In advancing the science of analytics and to guarantee that it can achieve its important mission—having a positive public impact—we need to ensure that, first and foremost, we do not violate the “primum non nocere” principle. This is an important step in any science in which the goal is to discover “veritas,” and the public impact analytics science is no exception. This view becomes more important when we note that both the root of the need for transparency and its use originally comes from science not the means or forces of politics or economics.  As the philosopher Byung-Chul Han argues in his book, Transparent Society (2012), “the omnipresent demand for transparency, which has reached the point of fetishism and totalization, goes back to a paradigm shift that cannot be restricted to the realm of politics and economics.”

References

[1] Saghafian, S. and W.J. Hopp. The Role of Quality Transparency in Healthcare: Challenges and Potential Solutions. National Academy of Medicine, 2019.

[2] Saghafian, S. and W.J. Hopp. Can Public Reporting Cure Healthcare? The Role of Quality Transparency in Improving Patient-Provider Alignment. Operations Research, 2020, 68 (1), 71-92.

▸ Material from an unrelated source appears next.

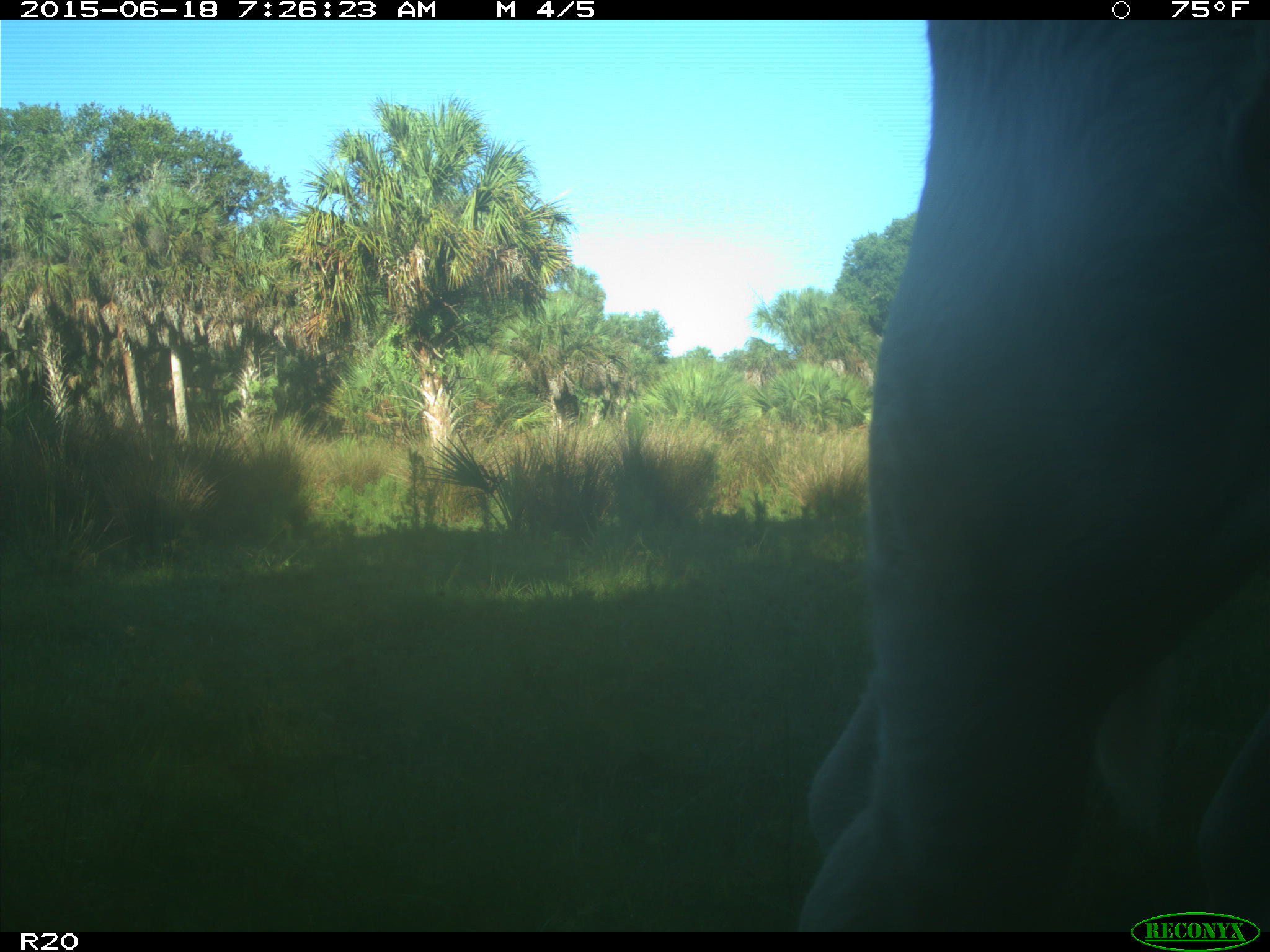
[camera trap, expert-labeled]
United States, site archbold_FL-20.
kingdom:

[3] Saghafian, S. Curing the Healthcare System: Does Transparency Help? 2020, INFORMS OR/MS Today, 47(1).

[4] Saghafian, S. Why Healthcare Transparency Is Complicated and How It Can be Fixed. The Hill, Op-Ed, 2020, Feb. 19.

[5] Au-Yeung A. Why Investors Remain Bullish on Facebook in Day Two Of Zuckerberg’s Congressional Hearnings. 2018, Forbes, April 11.

[6] Vallor, S. Technology and the Virtues: A Philosophical Guide to a Future worth Wanting, Oxford: Oxford University Press.

[7] Saghafian, S., Trichakis, N., Zhu, R., and Shih, H.A. Joint Patient Selection and Scheduling under No-Shows: Theory and Application in Proton Therapy.  2021, Working Paper, Harvard University.

[8] Angelino, Larus-Stone, Alabi, Seltzer, and Rudin, C. Learning Certifiably Optimal Rule Lists for Categorical Data. Journal of Machine Learning Research, 2018, 18, 1-78.